[TEXTE RETENU]:
──────────────────────────────

Par ailleurs, alors que certaines mesures ressortent comme étant très aidantes par un grand nombre de répondants, de façon générale, les résultats montrent que l’aide perçue par les enseignants débutants qui ont bénéficié des mesures de soutien est assez variable. En effet, une même mesure de soutien peut parfois être perçue comme très aidante par des répondants alors que d’autres la perçoivent comme pas ou peu aidante. Par exemple, un peu plus de la moitié (58 %) des enseignants débutants qui ont eu accès à des formations, séminaires ou conférences pour recrues ont perçu cette mesure comme moyennement aidante alors que 17 % l’ont trouvée pas du tout ou peu aidante et que 25 % l’ont jugée très aidante. Les entrevues devaient donc permettre de mieux comprendre ces différences dans la perception de l’aide apportée par les mesures de soutien.

Ce que les entrevues nous apprennent

L’analyse des entrevues permet de mieux comprendre en quoi les mesures de soutien sont plus ou moins aidantes. Précisons d’emblée que les enseignants interrogés n’avaient pas reçu toutes les mesures de soutien mentionnées dans l’enquête par questionnaire. Nous présentons donc les mesures de soutien dont certains enseignants interrogés ont bénéficié parmi celles perçues comme les plus offertes et parmi les plus aidantes.

──────────────────────────────

[DONNÉES PRÉSENTÉES]:

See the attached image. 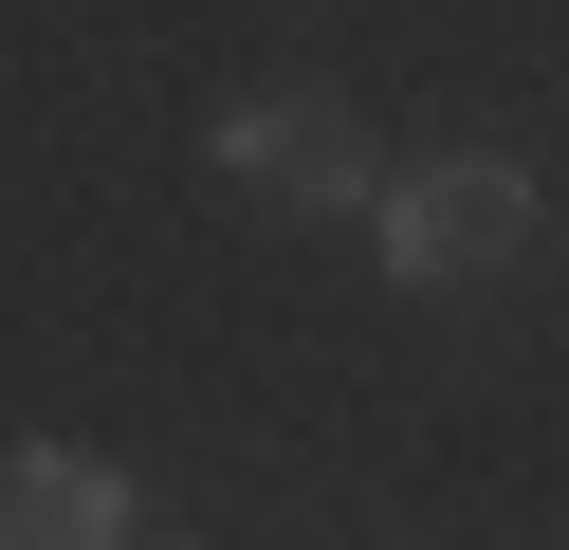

──────────────────────────────

[CONSIGNES]:
A. Renvoyez le passage du texte sur le soutien aux enseignants débutants qui va de « Par ailleurs, alors » jusqu'à « mesures de soutien. ».
B. D'après le texte sur le soutien aux enseignants débutants, quelle part des enseignants ayant eu accès à des formations, séminaires ou conférences pour recrues a jugé cette mesure très aidante ?
Les données forment un matériau distinct du texte.

[RÉPONSES]:
A.
Par ailleurs, alors que certaines mesures ressortent comme étant très aidantes par un grand nombre de répondants, de façon générale, les résultats montrent que l’aide perçue par les enseignants débutants qui ont bénéficié des mesures de soutien est assez variable. En effet, une même mesure de soutien peut parfois être perçue comme très aidante par des répondants alors que d’autres la perçoivent comme pas ou peu aidante. Par exemple, un peu plus de la moitié (58 %) des enseignants débutants qui ont eu accès à des formations, séminaires ou conférences pour recrues ont perçu cette mesure comme moyennement aidante alors que 17 % l’ont trouvée pas du tout ou peu aidante et que 25 % l’ont jugée très aidante. Les entrevues devaient donc permettre de mieux comprendre ces différences dans la perception de l’aide apportée par les mesures de soutien.

B. 25 % d'entre eux l'ont jugée très aidante.